**Extract:**
Last May, an Overlawyered headline read: "'String of Fast-Food Suits Expected by End of Year.'" It was one in a series of posts about fast-food litigation that suggested the "plaintiff's bar" had a strategy "to keep filing frivolous lawsuits" until a favorable ruling opened the floodgates to more obesity litigation.
As a card-carrying member of the plaintiffs' bar and the very type of lawyer that Overlawyered and its tort-reformer brethren loves to demonize, I was in a position to know that most plaintiffs' lawyers had no more interest in suing the fast-food industry than they did in eating a Big Mac. So who was keeping the idea alive? First, ironically, it was the tort reformers themselves, who were using the fear they created about the predicted flood of lawsuits to bolster their agenda of legal protections for the fast-food industry. Second, it was the defense lawyers, who were fond of holding seminars to help the fast-food industry prepare for the fast-approaching, but imaginary, wave of litigation.

**Provided information:**
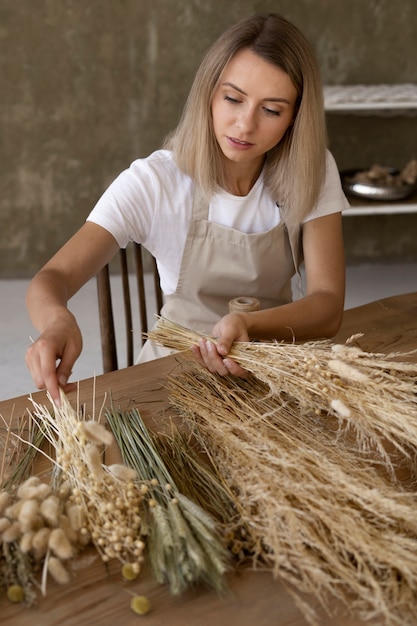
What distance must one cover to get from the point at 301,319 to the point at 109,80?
275cm

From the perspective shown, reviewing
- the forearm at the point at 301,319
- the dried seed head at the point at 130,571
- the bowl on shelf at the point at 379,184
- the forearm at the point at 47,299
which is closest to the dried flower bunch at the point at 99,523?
the dried seed head at the point at 130,571

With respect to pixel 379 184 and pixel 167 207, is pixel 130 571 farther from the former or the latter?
pixel 379 184

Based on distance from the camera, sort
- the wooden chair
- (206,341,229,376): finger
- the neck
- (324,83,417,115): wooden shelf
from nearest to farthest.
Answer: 1. (206,341,229,376): finger
2. the wooden chair
3. the neck
4. (324,83,417,115): wooden shelf

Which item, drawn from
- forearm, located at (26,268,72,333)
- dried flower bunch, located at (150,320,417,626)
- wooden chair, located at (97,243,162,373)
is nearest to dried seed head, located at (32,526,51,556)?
dried flower bunch, located at (150,320,417,626)

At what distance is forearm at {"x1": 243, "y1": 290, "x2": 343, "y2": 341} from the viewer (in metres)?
1.74

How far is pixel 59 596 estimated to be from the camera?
1.05 metres

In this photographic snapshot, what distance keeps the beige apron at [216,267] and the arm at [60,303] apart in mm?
235

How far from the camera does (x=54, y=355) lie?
1.47 meters

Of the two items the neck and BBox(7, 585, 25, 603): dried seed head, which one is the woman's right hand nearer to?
BBox(7, 585, 25, 603): dried seed head

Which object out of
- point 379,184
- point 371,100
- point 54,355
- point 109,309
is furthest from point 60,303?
point 379,184

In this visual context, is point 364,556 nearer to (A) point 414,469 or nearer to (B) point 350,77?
(A) point 414,469

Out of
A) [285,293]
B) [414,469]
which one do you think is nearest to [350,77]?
[285,293]

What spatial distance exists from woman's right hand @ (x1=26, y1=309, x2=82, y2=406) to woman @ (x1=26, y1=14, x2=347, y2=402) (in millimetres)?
197

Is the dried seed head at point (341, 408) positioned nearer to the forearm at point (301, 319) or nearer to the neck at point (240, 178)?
the forearm at point (301, 319)
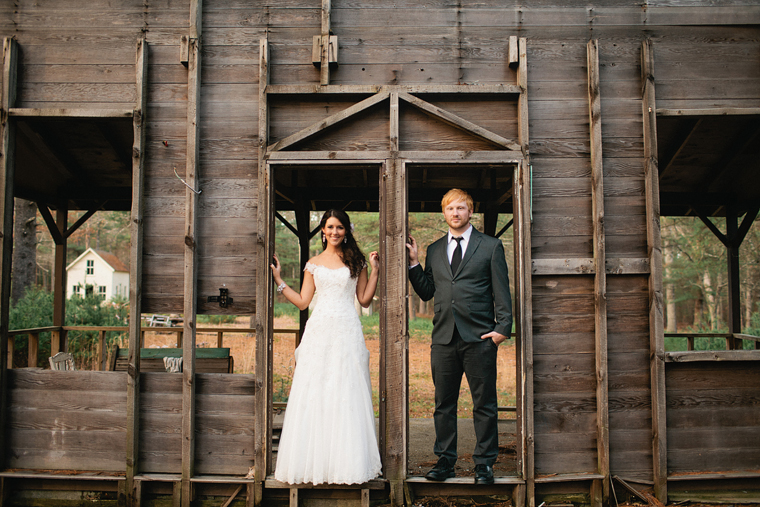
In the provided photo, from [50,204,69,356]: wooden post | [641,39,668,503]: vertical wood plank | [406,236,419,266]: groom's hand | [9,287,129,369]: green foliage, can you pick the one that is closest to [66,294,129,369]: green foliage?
[9,287,129,369]: green foliage

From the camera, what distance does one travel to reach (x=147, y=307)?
3986mm

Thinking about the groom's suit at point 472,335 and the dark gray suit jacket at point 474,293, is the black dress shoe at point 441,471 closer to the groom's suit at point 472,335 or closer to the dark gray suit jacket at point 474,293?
the groom's suit at point 472,335

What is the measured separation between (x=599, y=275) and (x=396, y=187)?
177cm

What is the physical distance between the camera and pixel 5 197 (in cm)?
400

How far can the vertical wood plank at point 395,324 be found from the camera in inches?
149

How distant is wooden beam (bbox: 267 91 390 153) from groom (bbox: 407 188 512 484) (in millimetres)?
1005

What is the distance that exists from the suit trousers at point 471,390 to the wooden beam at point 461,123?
1.55 meters

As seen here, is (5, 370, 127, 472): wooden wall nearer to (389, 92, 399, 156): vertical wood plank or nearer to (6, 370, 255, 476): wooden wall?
(6, 370, 255, 476): wooden wall

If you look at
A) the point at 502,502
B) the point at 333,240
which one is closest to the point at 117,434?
the point at 333,240

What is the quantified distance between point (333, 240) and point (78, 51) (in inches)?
107

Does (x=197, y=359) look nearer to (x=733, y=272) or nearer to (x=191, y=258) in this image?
(x=191, y=258)

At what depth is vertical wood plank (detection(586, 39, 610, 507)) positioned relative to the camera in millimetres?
3793

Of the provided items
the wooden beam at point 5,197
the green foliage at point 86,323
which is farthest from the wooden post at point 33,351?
the green foliage at point 86,323

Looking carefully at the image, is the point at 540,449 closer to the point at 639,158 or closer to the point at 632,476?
the point at 632,476
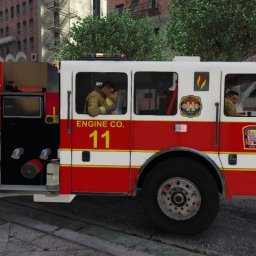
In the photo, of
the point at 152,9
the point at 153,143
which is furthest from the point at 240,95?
the point at 152,9

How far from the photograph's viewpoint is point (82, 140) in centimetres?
480

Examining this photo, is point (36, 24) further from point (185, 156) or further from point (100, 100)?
point (185, 156)

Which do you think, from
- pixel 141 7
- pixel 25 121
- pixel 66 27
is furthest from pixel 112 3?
pixel 25 121

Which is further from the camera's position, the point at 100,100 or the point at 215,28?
the point at 215,28

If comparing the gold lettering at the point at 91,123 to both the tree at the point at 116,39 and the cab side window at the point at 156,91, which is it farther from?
the tree at the point at 116,39

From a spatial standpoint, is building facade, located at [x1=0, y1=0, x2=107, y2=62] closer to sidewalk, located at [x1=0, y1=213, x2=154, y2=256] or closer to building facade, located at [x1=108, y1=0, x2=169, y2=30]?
building facade, located at [x1=108, y1=0, x2=169, y2=30]

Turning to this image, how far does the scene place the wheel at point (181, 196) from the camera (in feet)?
15.3

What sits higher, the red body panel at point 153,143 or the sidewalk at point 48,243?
the red body panel at point 153,143

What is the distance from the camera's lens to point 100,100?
15.8ft

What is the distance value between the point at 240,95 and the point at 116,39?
17049mm

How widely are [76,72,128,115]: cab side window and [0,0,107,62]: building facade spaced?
2066 inches

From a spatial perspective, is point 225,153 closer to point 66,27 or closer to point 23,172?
point 23,172

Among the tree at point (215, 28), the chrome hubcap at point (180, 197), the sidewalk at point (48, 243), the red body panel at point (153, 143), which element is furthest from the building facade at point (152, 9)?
the sidewalk at point (48, 243)

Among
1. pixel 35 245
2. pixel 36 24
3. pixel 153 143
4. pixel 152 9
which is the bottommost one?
pixel 35 245
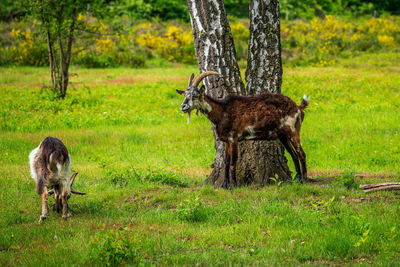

**Using the information:**
- A) Using the passage on fast-food litigation, say whether each statement agrees with it. Answer yes or no and quote the deciding words. (i) An Overlawyered headline predicted a string of fast-food suits by the end of the year. (ii) The writer says most plaintiffs' lawyers were eager to sue the fast-food industry. (iii) Defense lawyers held seminars to help the fast-food industry prepare for a wave of litigation.
- B) List every word or phrase that the passage on fast-food litigation sets inside double quotation marks.

**Task-by-task solutions:**
- A)
(i) Yes: "'String of Fast-Food Suits Expected by End of Year.'"
(ii) No: "most plaintiffs' lawyers had no more interest in suing the fast-food industry than they did in eating a Big Mac"
(iii) Yes: "who were fond of holding seminars to help the fast-food industry prepare for the fast-approaching, but imaginary, wave of litigation"

- B)
- 'String of Fast-Food Suits Expected by End of Year.'
- plaintiff's bar
- to keep filing frivolous lawsuits